-------- Provided passage --------

I need to find a way to tag references to publications in text. We've been doing this via regex but it won't work these new patterns.
Some examples (language is german):
Herzog (August 2012), Einkommensteuerskriptum Band 1, S 8
Achatz/Bieber in Achatz/Kirchmayr, Körperschaftsteuergesetz (2011)
Heinrich in Quantschnigg/Renner/Schellmann/Stöger, Die Körperschaftsteuer (2013) § 7 Rz 32
Raab/Renner in Quantschnigg/Renner/Schellmann/Stöger/Vock, Die Körperschaftsteuer, 24. Lfg., § 8 Tz 292,293
Quantschnigg/Renner/Schellmann/Stöger/Vock (Hrsg), KStG23 (2013) § 13 Rz 67
So it mostly starts out with author names and the Title of the publication but then it becomes pretty diverse. It might not look as bad in the examples but I could give a bunch more that again look differently.
So I thought this might be a task for machine learning. However having very little experience in that field i find it hard to find the right technique.
I found POS tagging but that doesn't seem to be the way to go here. I also stumbled upton CRF but there is little material on it that would get a beginner like myself started.
I've done some classification and regression in sklearn but that's about it.
Could anyone point me in the right direction ?

-------- Data excerpt --------

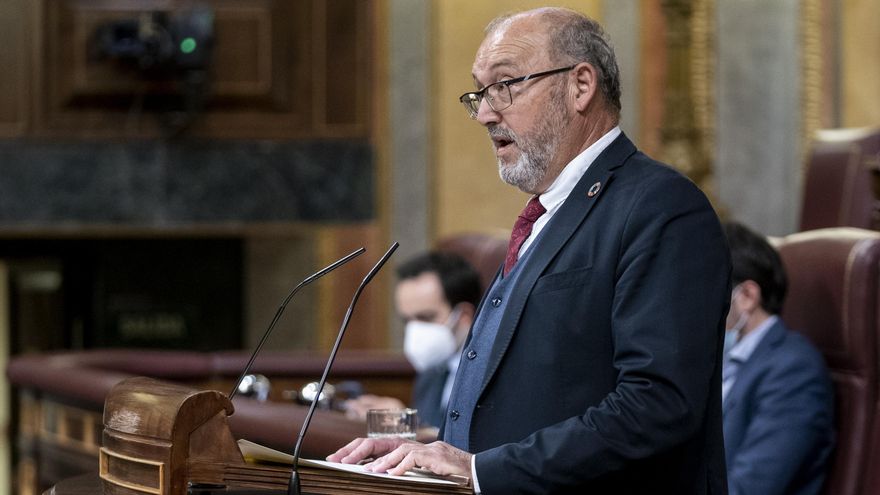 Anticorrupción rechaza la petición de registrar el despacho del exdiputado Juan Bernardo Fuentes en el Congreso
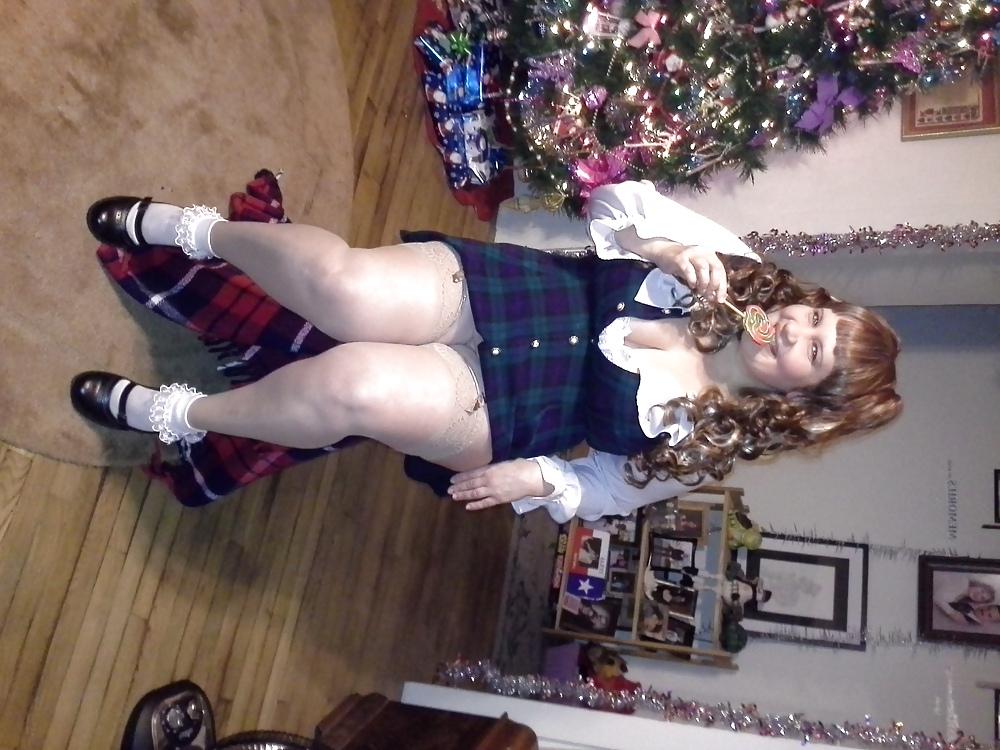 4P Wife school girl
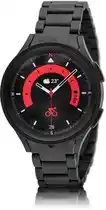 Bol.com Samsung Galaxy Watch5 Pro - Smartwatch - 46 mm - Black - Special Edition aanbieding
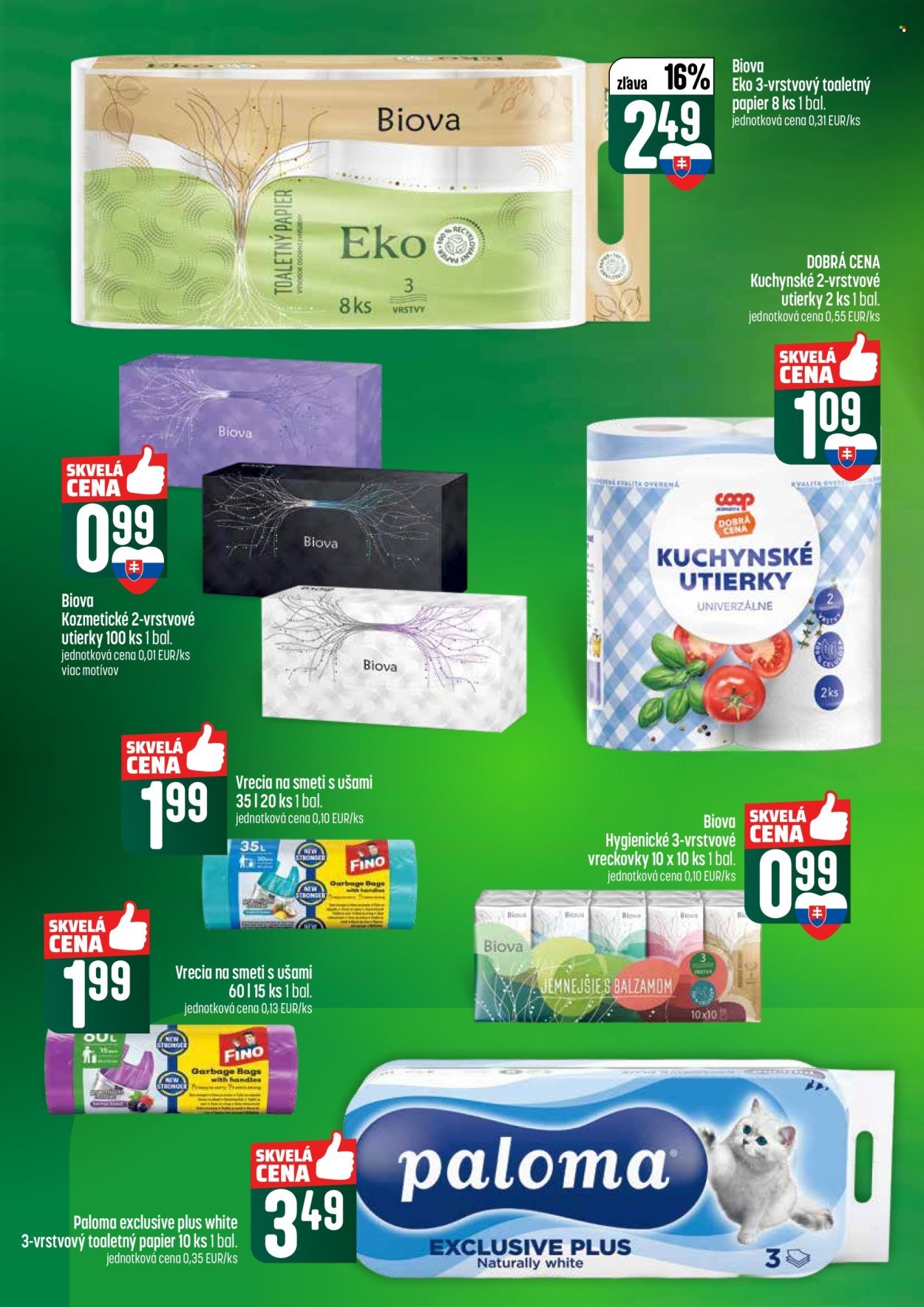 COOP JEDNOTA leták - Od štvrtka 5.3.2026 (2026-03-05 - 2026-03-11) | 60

--------

(What this task involves) In the forum post about tagging publication references, which library has the poster used for classification and regression?

(Answer to the problem) sklearn